BiRNN classifier

Sentiment Analysis: Using Recurrent Neural Networks

Sentiment RNN

Sentiment classification on IMDb: pretrained word vectors → bidirectional LSTM → linear head. Standard pre-Transformer text-classification recipe.

The encoder reads the review left-to-right and right-to-left; concatenated final hidden states feed a binary classifier. GloVe gives a strong initialization that the LSTM then specializes for sentiment.

Pipeline

GloVe embeddings → BiLSTM → output classifier.

Setup

from d2l import jax as d2l
import jax
from jax import numpy as jnp
import flax
from flax import linen as nn
import optax
import numpy as np

batch_size = 64
train_iter, test_iter, vocab = d2l.load_data_imdb(batch_size)

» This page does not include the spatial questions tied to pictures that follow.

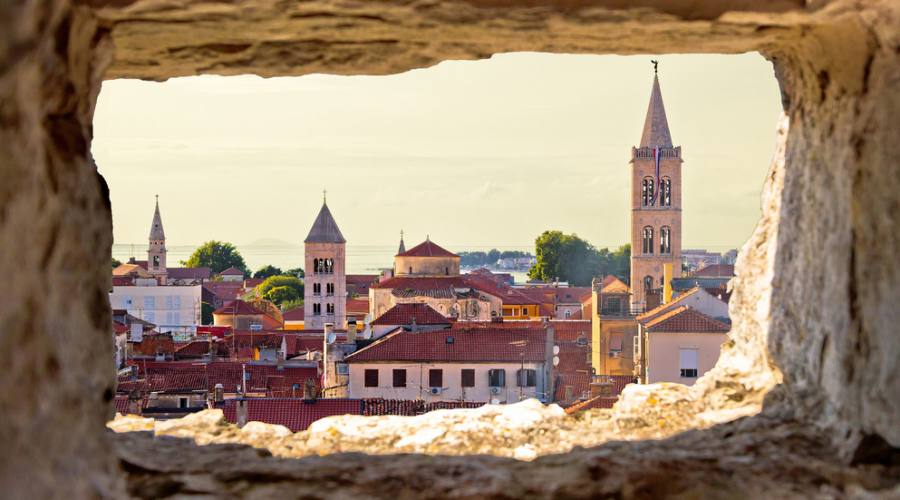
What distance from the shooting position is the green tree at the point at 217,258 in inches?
4001

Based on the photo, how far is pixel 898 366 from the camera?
2486mm

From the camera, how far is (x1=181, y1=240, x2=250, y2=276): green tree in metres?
102

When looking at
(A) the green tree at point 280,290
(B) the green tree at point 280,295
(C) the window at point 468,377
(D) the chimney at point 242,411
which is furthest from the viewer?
(A) the green tree at point 280,290

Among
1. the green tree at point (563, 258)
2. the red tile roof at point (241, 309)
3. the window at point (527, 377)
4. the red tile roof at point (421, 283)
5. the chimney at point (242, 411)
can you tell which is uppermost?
the green tree at point (563, 258)

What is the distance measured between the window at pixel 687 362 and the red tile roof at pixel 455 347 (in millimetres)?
4453

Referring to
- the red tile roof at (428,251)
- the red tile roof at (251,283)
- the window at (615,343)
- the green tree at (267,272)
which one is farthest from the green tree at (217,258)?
the window at (615,343)

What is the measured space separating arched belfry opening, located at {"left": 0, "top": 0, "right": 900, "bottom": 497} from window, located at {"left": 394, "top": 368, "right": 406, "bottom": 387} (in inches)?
917

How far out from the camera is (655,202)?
70.6 metres

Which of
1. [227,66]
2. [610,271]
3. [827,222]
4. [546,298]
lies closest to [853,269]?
[827,222]

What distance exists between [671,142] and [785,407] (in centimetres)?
6822

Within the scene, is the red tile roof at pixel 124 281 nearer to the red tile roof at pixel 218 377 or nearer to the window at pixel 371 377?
the red tile roof at pixel 218 377

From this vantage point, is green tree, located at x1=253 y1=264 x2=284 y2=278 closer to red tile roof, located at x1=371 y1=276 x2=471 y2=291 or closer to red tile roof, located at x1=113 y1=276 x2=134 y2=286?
red tile roof, located at x1=113 y1=276 x2=134 y2=286

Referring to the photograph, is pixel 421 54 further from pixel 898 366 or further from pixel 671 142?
pixel 671 142

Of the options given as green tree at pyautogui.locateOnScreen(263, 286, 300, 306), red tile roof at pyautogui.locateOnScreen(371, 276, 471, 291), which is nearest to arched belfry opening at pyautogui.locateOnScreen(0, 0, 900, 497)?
red tile roof at pyautogui.locateOnScreen(371, 276, 471, 291)
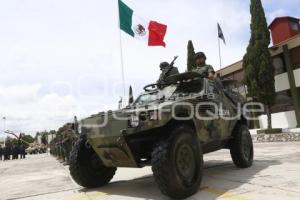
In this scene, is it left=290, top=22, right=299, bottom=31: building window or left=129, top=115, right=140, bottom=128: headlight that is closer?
left=129, top=115, right=140, bottom=128: headlight

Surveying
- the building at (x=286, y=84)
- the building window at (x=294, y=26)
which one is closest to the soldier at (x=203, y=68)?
the building at (x=286, y=84)

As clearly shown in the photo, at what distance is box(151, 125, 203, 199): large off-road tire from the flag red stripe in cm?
892

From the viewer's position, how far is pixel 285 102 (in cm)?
2212

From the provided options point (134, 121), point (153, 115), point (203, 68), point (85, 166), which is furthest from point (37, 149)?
point (153, 115)

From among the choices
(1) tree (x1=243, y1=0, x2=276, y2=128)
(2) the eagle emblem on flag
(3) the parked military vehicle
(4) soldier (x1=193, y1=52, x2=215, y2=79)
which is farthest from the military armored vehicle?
(3) the parked military vehicle

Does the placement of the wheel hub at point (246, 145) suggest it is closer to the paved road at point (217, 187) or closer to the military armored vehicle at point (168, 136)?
the military armored vehicle at point (168, 136)

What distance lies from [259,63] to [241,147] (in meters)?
14.0

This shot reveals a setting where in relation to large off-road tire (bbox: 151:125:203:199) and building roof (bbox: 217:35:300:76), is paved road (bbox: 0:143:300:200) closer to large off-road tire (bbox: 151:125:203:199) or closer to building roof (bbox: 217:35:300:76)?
large off-road tire (bbox: 151:125:203:199)

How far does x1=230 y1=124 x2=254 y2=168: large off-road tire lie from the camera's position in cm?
782

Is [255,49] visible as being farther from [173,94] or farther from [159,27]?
[173,94]

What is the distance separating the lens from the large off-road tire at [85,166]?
669 centimetres

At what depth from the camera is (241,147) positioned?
791 cm

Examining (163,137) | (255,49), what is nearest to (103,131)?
(163,137)

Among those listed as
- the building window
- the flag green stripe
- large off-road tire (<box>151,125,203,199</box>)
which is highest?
the building window
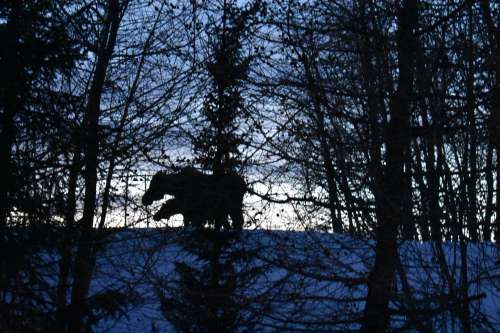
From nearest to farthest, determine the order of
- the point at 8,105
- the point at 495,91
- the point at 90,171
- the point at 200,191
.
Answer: the point at 495,91 < the point at 200,191 < the point at 8,105 < the point at 90,171

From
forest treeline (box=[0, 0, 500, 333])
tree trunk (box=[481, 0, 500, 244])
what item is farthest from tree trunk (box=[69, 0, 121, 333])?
tree trunk (box=[481, 0, 500, 244])

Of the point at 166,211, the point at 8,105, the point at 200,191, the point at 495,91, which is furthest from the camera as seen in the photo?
the point at 166,211

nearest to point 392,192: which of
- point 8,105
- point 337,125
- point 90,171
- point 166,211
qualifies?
point 337,125

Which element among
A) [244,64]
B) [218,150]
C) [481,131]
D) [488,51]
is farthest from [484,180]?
[218,150]

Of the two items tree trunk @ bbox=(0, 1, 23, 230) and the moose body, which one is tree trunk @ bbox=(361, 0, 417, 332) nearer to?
the moose body

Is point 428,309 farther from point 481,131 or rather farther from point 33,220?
point 33,220

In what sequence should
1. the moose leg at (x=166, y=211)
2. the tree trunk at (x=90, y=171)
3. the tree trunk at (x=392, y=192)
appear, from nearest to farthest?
the tree trunk at (x=392, y=192) < the tree trunk at (x=90, y=171) < the moose leg at (x=166, y=211)

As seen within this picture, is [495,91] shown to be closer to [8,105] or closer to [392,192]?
[392,192]

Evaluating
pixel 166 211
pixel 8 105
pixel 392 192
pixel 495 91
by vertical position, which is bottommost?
pixel 392 192

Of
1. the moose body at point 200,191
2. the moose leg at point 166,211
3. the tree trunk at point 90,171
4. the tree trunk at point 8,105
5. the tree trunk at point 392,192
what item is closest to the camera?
the tree trunk at point 392,192

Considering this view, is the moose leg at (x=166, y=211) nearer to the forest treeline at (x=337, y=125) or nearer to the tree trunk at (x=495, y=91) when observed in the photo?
the forest treeline at (x=337, y=125)

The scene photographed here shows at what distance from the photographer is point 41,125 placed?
869 centimetres

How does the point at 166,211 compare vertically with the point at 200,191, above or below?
above

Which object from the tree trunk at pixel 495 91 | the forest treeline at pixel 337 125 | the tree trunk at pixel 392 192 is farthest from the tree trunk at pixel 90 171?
the tree trunk at pixel 495 91
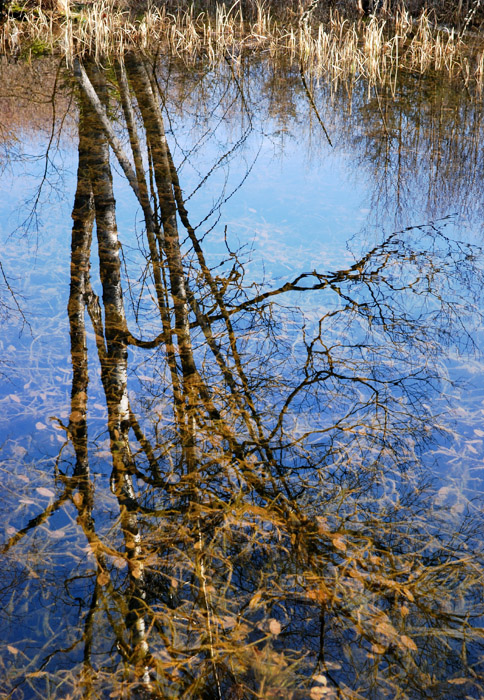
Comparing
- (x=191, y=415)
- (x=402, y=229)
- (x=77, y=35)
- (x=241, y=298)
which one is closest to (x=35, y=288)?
(x=241, y=298)

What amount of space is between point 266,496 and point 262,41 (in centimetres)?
615

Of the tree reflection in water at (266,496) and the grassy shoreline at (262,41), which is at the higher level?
the grassy shoreline at (262,41)

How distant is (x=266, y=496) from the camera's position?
1957 mm

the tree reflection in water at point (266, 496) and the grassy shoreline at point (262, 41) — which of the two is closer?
the tree reflection in water at point (266, 496)

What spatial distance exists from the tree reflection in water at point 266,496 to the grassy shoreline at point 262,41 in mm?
3225

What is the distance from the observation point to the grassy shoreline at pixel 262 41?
5.62 m

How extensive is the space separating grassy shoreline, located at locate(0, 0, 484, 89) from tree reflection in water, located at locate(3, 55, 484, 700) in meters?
3.23

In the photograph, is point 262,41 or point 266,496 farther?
point 262,41

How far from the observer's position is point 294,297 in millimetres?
3043

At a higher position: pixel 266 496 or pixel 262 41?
pixel 262 41

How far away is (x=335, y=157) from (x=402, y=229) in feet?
3.96

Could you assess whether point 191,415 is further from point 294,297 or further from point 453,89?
point 453,89

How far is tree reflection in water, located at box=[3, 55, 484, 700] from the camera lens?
58.0 inches

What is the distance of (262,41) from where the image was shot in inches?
257
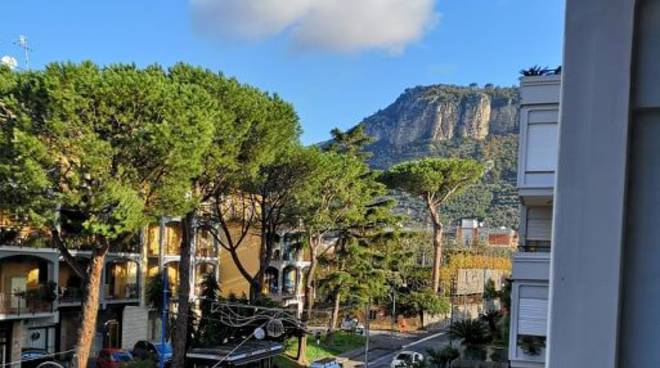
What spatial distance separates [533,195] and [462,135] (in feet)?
267

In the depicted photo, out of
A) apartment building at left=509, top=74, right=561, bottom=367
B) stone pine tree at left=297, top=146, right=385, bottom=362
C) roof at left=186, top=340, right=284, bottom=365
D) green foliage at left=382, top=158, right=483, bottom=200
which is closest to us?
apartment building at left=509, top=74, right=561, bottom=367

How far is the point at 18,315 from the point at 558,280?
21.6 m

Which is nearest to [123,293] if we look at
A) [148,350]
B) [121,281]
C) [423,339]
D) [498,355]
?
[121,281]

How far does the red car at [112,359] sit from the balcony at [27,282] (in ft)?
7.67

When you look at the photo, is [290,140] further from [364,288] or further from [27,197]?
[364,288]

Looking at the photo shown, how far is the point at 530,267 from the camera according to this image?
7668 millimetres

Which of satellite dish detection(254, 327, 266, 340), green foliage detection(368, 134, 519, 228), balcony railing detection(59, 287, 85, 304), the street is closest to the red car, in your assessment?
balcony railing detection(59, 287, 85, 304)

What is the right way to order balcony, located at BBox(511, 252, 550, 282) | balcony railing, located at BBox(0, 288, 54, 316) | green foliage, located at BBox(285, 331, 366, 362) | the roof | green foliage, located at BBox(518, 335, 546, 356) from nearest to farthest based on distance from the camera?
balcony, located at BBox(511, 252, 550, 282), green foliage, located at BBox(518, 335, 546, 356), the roof, balcony railing, located at BBox(0, 288, 54, 316), green foliage, located at BBox(285, 331, 366, 362)

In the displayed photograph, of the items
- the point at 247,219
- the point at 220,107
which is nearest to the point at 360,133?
the point at 247,219

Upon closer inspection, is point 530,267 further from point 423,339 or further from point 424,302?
point 424,302

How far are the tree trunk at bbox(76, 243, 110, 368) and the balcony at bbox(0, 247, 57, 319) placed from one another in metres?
5.17

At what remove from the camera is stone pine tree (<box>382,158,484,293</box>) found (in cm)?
3462

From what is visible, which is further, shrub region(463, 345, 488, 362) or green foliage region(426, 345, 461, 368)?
green foliage region(426, 345, 461, 368)

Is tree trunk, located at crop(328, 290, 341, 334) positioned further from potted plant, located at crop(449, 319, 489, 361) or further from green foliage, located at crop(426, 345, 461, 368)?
potted plant, located at crop(449, 319, 489, 361)
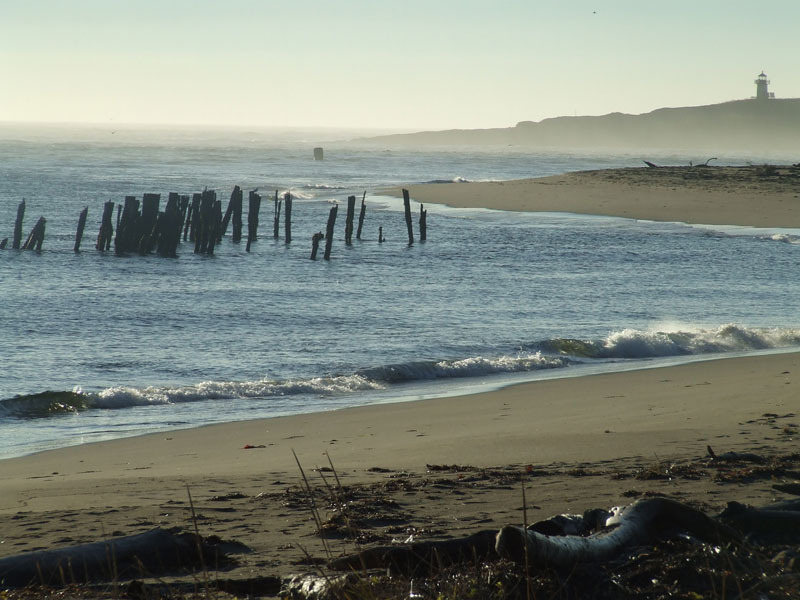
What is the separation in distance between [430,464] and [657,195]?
45733 millimetres

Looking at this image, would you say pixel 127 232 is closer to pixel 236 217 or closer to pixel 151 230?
pixel 151 230

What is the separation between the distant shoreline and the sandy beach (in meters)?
29.7

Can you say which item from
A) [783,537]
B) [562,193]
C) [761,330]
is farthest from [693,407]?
[562,193]

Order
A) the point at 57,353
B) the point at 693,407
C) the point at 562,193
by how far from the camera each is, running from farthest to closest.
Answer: the point at 562,193
the point at 57,353
the point at 693,407

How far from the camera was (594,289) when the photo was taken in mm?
24578

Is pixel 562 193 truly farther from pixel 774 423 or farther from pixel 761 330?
pixel 774 423

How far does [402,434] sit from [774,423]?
3.89 metres

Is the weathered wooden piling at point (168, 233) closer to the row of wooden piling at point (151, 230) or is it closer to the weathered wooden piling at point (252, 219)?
the row of wooden piling at point (151, 230)

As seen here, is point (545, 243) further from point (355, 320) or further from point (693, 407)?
point (693, 407)

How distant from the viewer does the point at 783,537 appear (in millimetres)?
4645

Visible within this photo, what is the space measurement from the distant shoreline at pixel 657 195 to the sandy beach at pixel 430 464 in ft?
97.4

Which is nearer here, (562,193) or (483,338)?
(483,338)

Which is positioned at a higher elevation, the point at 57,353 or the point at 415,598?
the point at 415,598

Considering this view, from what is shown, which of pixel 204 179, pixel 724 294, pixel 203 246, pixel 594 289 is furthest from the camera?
pixel 204 179
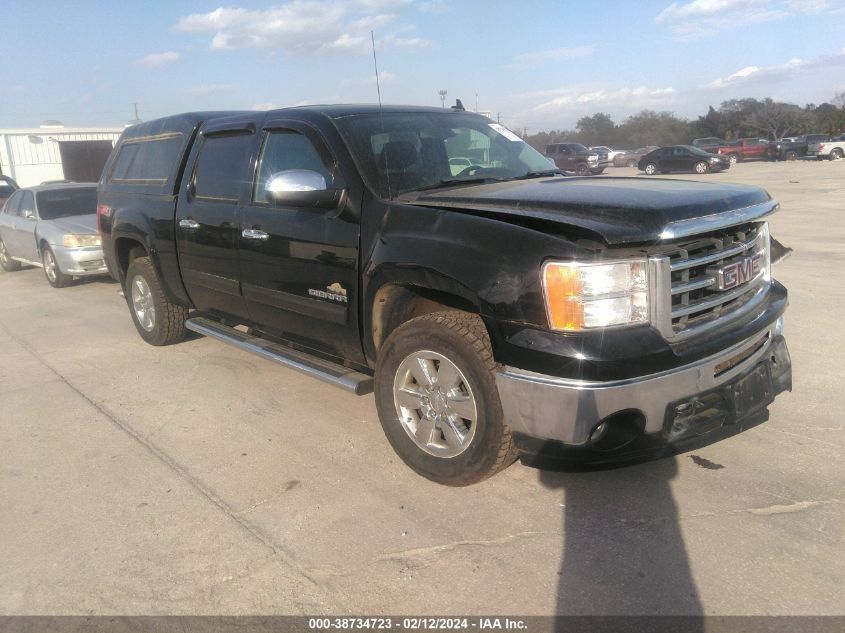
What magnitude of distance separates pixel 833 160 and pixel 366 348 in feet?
141

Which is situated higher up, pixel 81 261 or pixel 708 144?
pixel 708 144

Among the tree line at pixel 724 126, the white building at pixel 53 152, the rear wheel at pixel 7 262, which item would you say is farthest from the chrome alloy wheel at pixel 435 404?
the tree line at pixel 724 126

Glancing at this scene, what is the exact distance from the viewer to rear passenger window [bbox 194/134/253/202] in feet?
15.8

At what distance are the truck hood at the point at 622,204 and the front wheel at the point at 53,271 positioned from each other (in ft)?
27.4

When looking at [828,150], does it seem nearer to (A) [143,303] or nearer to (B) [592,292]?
(A) [143,303]

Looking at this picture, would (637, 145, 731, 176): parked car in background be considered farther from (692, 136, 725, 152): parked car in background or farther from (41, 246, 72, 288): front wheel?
(41, 246, 72, 288): front wheel

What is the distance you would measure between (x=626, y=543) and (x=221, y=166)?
12.3 feet

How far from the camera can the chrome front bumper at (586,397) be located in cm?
280

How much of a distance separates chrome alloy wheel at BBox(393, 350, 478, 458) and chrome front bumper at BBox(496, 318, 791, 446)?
0.31 meters

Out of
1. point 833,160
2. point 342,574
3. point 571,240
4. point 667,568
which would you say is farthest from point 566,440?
point 833,160

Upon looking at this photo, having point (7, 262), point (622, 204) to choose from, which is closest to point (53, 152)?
point (7, 262)

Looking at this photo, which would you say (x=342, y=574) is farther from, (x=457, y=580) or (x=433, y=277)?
(x=433, y=277)

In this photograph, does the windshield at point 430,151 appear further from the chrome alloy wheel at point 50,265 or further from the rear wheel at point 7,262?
the rear wheel at point 7,262

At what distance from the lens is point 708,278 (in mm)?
3105
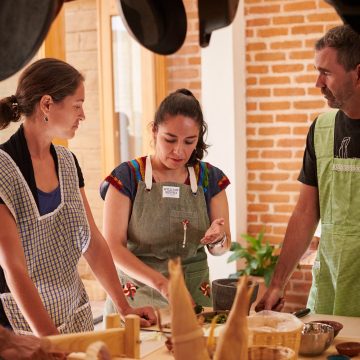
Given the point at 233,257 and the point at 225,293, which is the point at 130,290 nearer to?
the point at 225,293

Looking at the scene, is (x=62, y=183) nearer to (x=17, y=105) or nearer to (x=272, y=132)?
(x=17, y=105)

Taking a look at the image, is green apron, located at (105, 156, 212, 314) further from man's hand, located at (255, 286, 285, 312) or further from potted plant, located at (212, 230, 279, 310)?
potted plant, located at (212, 230, 279, 310)

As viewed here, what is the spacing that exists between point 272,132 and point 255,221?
66 centimetres

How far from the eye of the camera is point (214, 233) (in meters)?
2.59

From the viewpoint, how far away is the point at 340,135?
2.67 m

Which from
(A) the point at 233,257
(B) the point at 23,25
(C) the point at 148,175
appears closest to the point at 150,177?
(C) the point at 148,175

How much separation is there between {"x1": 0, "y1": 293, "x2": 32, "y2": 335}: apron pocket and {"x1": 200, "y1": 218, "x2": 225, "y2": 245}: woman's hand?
2.36 feet

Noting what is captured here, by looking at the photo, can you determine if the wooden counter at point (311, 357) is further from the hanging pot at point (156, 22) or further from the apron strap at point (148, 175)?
the hanging pot at point (156, 22)

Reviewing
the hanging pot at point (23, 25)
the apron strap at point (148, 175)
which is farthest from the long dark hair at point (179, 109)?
the hanging pot at point (23, 25)

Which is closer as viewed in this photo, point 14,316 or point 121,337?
point 121,337

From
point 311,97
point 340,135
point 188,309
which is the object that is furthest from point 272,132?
point 188,309

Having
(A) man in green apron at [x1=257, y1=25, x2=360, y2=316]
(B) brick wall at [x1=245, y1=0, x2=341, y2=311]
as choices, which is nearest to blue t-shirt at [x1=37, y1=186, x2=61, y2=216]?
(A) man in green apron at [x1=257, y1=25, x2=360, y2=316]

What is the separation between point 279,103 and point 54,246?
10.2 ft

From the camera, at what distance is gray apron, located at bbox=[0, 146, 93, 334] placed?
2207mm
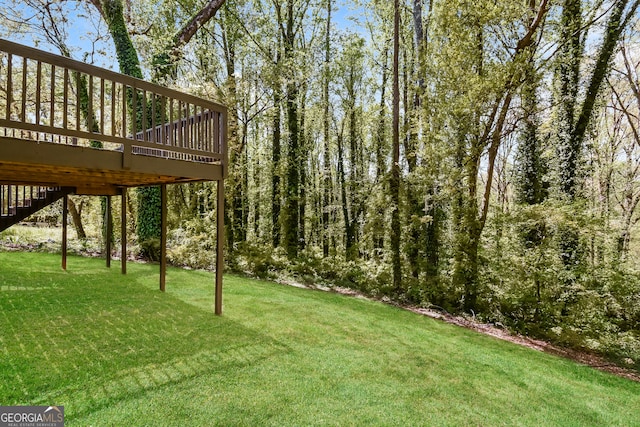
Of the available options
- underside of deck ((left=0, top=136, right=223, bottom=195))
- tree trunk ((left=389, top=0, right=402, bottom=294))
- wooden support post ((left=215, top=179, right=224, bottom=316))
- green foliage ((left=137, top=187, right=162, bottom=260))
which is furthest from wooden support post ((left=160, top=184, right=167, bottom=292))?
tree trunk ((left=389, top=0, right=402, bottom=294))

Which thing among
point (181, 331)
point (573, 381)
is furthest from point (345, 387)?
point (573, 381)

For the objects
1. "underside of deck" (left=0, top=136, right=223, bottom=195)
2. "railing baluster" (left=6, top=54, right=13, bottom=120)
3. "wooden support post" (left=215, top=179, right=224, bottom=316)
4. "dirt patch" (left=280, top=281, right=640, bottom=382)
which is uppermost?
"railing baluster" (left=6, top=54, right=13, bottom=120)

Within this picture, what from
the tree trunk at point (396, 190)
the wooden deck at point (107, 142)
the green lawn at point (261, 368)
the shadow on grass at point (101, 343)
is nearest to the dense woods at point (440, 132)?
the tree trunk at point (396, 190)

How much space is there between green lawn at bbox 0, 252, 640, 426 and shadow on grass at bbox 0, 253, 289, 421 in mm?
14

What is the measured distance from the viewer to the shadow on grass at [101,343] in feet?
8.57

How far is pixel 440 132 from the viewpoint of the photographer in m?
7.09

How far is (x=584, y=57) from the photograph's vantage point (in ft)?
26.0

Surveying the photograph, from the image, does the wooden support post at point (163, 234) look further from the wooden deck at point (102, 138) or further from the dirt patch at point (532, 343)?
the dirt patch at point (532, 343)

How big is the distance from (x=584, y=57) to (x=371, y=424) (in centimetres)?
938

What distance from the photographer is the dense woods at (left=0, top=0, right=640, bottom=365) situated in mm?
6293

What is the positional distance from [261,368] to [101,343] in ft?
5.45

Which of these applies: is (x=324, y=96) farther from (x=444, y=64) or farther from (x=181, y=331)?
(x=181, y=331)

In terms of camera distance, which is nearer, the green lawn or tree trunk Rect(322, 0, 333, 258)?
the green lawn

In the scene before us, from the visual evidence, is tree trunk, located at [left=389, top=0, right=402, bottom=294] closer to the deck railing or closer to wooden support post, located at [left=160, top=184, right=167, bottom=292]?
the deck railing
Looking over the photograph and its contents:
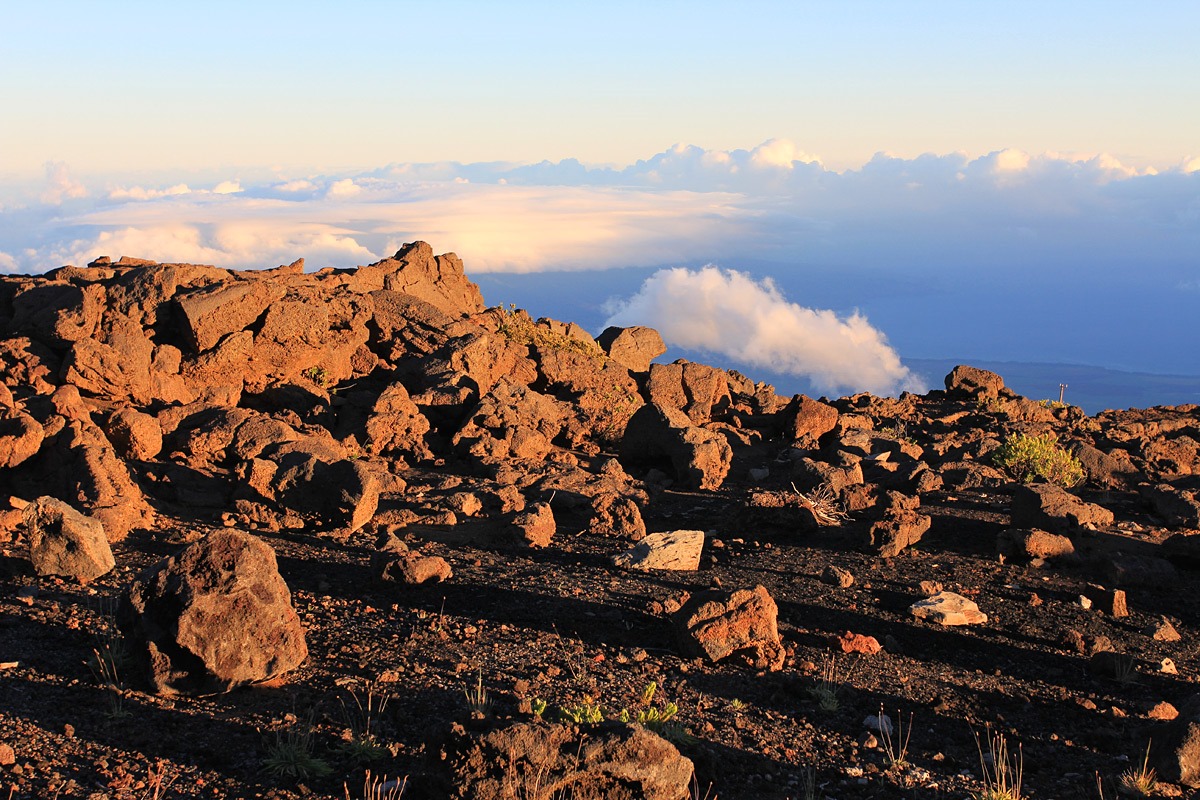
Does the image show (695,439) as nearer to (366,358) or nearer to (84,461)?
(366,358)

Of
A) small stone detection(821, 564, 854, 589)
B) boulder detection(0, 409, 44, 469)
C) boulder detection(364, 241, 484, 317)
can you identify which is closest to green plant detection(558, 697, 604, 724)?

Class definition: embedding -> bidirectional LSTM -> concatenate the first and last hidden states -> 2-way decoder. The decoder input has width 4h: two directions times two endpoint states.

class BiRNN(nn.Module):
    vocab_size: int
    embed_size: int
    num_hiddens: int
    num_layers: int

    def setup(self):
        self.embedding = nn.Embed(self.vocab_size, self.embed_size)
        # Forward and backward LSTMs for bidirectional encoding
        self.forward_rnn = nn.RNN(
            nn.OptimizedLSTMCell(self.num_hiddens), reverse=False)
        self.backward_rnn = nn.RNN(
            nn.OptimizedLSTMCell(self.num_hiddens), reverse=True)
        self.decoder = nn.Dense(2)

    def __call__(self, inputs):
        # The shape of `inputs` is (batch size, no. of time steps)
        embeddings = self.embedding(inputs)
        # Run forward and backward RNNs
        # Each output shape is (batch size, no. of time steps, num_hiddens)
        forward_out = self.forward_rnn(embeddings)
        # Flax's `nn.RNN(..., reverse=True)` un-reverses its output back to
        # input order, so `backward_out[:, 0, :]` corresponds to the
        # backward LSTM having consumed the entire reversed sequence (its
        # *final* hidden) while `forward_out[:, -1, :]` is the forward
        # LSTM's final hidden. Concatenate these two: shape (batch size,
        # 2 * num_hiddens).
        backward_out = self.backward_rnn(embeddings)
        encoding = jnp.concatenate(
            [forward_out[:, -1, :], backward_out[:, 0, :]], axis=1)
        outs = self.decoder(encoding)
        return outs

BiRNN instance

Instantiate a 2-layer BiLSTM with 100-dimensional embeddings and 100 hidden units. Frameworks initialize recurrent weights differently, but the model contract is the same:

embed_size, num_hiddens, num_layers, devices = 100, 100, 2, d2l.try_all_gpus()
net = BiRNN(len(vocab), embed_size, num_hiddens, num_layers)
# JAX/Flax modules are initialized lazily; we initialize parameters here
dummy_input = jnp.ones((1, 500), dtype=jnp.int32)
params = net.init(jax.random.PRNGKey(0), dummy_input)

Loading pretrained GloVe

Use 100-dim GloVe vectors trained on Wikipedia + Gigaword. Initialize the embedding layer from them; freeze or fine-tune (we fine-tune):

glove_embedding = d2l.TokenEmbedding('glove.6b.100d')
embeds = glove_embedding[vocab.idx_to_token]
embeds.shape
(49346, 100)
# Set pretrained embedding weights in the parameters
params = flax.core.unfreeze(params)
params['params']['embedding']['embedding'] = jnp.array(embeds)
params = flax.core.freeze(params)

Training

Standard cross-entropy + Adam. Watch validation accuracy, not just training loss; sentiment models overfit quickly on IMDb if the embedding and classifier are too large:

lr, num_epochs = 0.01, 5
# Work with the inner params dict directly so JIT caches across iterations
params_p = params['params']
optimizer = optax.adam(lr)
opt_state = optimizer.init(params_p)
loss_fn = optax.softmax_cross_entropy_with_integer_labels

@jax.jit
def train_step(params_p, opt_state, X, y):
    def compute_loss(p):
        logits = net.apply({'params': p}, X)
        return loss_fn(logits, y).mean(), logits
    (loss, logits), grads = jax.value_and_grad(
        compute_loss, has_aux=True)(params_p)
    updates, opt_state = optimizer.update(grads, opt_state, params_p)
    params_p = optax.apply_updates(params_p, updates)
    return params_p, opt_state, loss, logits

@jax.jit
def eval_step(params_p, X):
    return net.apply({'params': params_p}, X)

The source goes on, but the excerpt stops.